┌─ Source extract

We decided there should be a sign at the oil jetty which reads “This isn't it. Keep going.”

 

 

May 29, 2010

Three Sisters

Here are the three sisters: pole bean on the left (the bugs have already started in on its tender green leaves), corn in the center and a butternut squash on the right.

I love this time of year since the seeds I planted a couple of weeks ago are starting to come up. It amazes me every year. As always I watch the ground anxiously, checking every single day for that tiny hint of green.  
The other great thing is that the weeds haven’t taken over yet and I  have the mistaken notion there’s a fighting chance to conquer them this year.
I’m trying an experiment this season, something I learned watching Victory Garden on KUED. The three sisters are planted to create a symbiotic trio. Corn is planted alongside pole beans (which will use the cornstalk as a support) and squash, pumpkins or other ground growing plant. 
At the time of harvest a chef on Victory Garden demonstrated how to make succotash from the fresh produce. That’s what I’m going to try. I’ve never had succotash before so I’ll have no expectations about it except that it will be delicious. That’s pretty realistic.
I’ll keep readers  up to date on how the experiment is going.

└─
┌─ Data for review

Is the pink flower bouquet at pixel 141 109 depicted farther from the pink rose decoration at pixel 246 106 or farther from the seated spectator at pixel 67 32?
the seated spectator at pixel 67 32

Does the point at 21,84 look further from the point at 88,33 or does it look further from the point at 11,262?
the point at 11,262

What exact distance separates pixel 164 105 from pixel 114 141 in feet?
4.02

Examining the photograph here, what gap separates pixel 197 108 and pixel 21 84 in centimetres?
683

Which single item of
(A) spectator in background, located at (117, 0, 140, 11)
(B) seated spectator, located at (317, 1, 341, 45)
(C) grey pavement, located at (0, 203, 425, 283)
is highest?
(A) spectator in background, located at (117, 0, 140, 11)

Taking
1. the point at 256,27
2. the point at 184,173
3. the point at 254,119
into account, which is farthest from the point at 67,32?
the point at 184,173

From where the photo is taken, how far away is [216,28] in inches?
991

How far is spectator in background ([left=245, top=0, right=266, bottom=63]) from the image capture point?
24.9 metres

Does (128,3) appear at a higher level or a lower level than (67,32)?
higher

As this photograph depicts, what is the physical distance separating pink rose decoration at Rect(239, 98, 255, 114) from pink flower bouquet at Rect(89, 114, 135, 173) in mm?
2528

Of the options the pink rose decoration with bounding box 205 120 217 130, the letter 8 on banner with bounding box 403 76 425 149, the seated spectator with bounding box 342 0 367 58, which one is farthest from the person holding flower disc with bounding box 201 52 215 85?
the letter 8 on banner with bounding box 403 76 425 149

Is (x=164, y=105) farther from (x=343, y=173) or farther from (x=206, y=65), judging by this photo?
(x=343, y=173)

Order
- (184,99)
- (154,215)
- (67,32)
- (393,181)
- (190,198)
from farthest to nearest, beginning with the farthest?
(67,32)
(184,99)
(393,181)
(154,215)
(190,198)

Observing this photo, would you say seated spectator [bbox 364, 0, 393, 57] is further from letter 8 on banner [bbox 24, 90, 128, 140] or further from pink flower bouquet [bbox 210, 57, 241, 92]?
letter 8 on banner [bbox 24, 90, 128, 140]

└─

Questions to answer
[a] In the three sisters garden post, which plant is in the center of the trio?
[b] Extend the three sisters garden post, picking up right after its last sentence.
The data plays no part in this work.

Responses by task
[a] Corn.

[b]
Dragon Dome

I’ve got a pest problem but fortunately I’ve come up with an amazing solution.
First, the problem. There’s a small herd of deer living in the thicket of Russian olive trees in the pasture south of my backyard. I started paying more attention to them when they started eating my tulips.
Because of my highly honed skills of observation developed by many years as a reporter, I noticed tell-tale signs, the tulip blossoms were gone and there were little hoof prints in the ground around the ravaged plants.
I was willing to live with that irritant in my life. But then I planted strawberries, a lot of strawberries. They were starting to green up with their cute little leaves braving April’s cold weather but then one morning I noticed the strawberry beds were bare. I went outside and saw they had been bitten off and there were many, many deer hoof prints in the beds.
I was fuming and raging, calling the deer bad names and fantasizing about pellet guns.
Instead, I bought some bird netting and draped it over some hoops covering the strawberries. It seems to have worked so far. But I found out from Semm (who has been battling deer carnage for years) here at the News Journal that deer have been known to eat tomato blossoms as well. I needed a better plan.
A few days later I was on Riverdale Road in Ogden and saw a corner lot full of horses, a cow, moose, alligators and a glorious dragon. These large cast aluminum statuary pieces were very lifelike. I was intrigued and had a flash of insight, I needed to buy the dragon and put him on top of my stone-covered dome. He was about four feet tall with his wings partially unfolded.
I started to obsess about the dragon and decided I wanted him for Mother’s Day. My kids are very indulgent with me. I often tell them “Every day is Mother’s Day for Lori.” So I found a photo of a similar dragon and Photoshopped it onto my dome and emailed it to all the kids, thanking them in advance for the gift.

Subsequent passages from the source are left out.